Some of the presentations of the god/s in Genesis 1-11 was explicitly denied and countered by later hands.
rgprice wrote: Mon Aug 22, 2022 6:17 pm
The fact that the Torah contains so much shifting back and fourth between El and YHWH and that it is still working so hard to conflate the two, indicates that the Torah is being built upon existing polytheistic Canaanite/Israelite traditions that had persisted up to the time of its writing.
El was the chief god of a council of gods in the Canaanite pantheon and Yahweh was one of the subordinate gods. Genesis 1-11 seems to assume this hierarchy and also the existence of other gods over other lands and peoples although it does not explicitly mention them. Example, Cain is exiled from the land of Yahweh and face of Yahweh and founds a city in another land -- the assumption is that there are other peoples under the charge of other gods on earth.

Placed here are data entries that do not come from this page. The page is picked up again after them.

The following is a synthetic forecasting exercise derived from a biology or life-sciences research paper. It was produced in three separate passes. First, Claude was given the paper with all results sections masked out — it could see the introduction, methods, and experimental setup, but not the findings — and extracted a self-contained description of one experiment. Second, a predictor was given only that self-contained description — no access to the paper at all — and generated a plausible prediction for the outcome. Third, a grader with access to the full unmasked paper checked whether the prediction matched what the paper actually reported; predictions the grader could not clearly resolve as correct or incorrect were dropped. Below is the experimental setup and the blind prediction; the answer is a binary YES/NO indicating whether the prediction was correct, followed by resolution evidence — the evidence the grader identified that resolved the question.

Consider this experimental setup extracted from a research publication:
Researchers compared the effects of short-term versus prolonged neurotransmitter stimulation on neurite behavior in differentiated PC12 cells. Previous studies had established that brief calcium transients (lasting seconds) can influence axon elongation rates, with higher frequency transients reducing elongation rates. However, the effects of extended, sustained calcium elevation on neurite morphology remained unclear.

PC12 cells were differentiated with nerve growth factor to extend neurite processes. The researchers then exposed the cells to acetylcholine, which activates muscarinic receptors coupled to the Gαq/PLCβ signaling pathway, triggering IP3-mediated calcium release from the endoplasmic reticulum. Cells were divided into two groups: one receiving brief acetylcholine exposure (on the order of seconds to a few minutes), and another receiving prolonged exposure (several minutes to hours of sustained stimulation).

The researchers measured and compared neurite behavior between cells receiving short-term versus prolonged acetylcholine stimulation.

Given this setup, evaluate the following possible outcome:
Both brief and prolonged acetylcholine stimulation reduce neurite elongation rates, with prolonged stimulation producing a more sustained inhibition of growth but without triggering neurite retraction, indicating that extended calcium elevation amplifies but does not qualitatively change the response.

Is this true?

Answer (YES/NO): NO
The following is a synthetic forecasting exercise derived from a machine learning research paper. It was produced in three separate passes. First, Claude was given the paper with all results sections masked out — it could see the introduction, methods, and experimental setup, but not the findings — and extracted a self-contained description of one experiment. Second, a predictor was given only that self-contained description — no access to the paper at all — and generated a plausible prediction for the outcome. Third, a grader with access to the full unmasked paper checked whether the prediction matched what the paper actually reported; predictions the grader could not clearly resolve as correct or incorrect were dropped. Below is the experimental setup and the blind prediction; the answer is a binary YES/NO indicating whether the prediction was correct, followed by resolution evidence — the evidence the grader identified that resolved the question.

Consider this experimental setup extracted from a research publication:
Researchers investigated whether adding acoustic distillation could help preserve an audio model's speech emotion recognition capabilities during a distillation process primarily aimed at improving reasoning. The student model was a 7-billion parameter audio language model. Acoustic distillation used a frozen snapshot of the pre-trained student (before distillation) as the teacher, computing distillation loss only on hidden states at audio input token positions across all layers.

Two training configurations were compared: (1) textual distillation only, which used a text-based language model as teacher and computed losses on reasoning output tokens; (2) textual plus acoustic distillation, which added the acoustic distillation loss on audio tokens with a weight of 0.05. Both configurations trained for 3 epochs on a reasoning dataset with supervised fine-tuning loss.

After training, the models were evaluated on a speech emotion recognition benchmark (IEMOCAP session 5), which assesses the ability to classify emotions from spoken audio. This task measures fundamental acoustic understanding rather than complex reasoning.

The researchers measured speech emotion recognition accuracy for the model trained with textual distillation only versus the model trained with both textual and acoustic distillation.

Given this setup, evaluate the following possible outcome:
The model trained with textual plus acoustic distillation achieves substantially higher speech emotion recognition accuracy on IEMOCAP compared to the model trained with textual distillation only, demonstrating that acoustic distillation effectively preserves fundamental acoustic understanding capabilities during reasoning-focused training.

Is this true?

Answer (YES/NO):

Genesis 1-2 further distinguishes between the god who created the cosmos and the god who created mankind, thus absolving the highest god of responsibility for the sinful nature of humans. Other authors of Pentateuchal books evidently disliked this polytheistic-tolerant concept and worked at conflating the two gods into one -- a "purer" form of monotheism, and a monotheism that expressed no tolerance for any thought of other deities hanging around.
rgprice wrote: Mon Aug 22, 2022 6:17 pm
It would seem to me that from the time of Cyrus, the Judahite priesthood was engaged in an on-going project of consolidating the entities of El and YHWH into a single deity and that this project was still not entirely complete at the time of the writing of the Torah.
Gmirkin would agree, I think, except that he places that effort of "consolidation" from the Hellenistic era, not the Persian one.
rgprice wrote: Mon Aug 22, 2022 6:17 pm And so I suspect that outside the bounds of Temple Judaism, there always remained Jews who recognized a distinction between El the Father and Yahweh the Son.
I think I agree with you here, and Gmirkin's argument re Genesis 1-11 would seem to provide some evidence of such a division of views among Jews and Samaritans from the third century.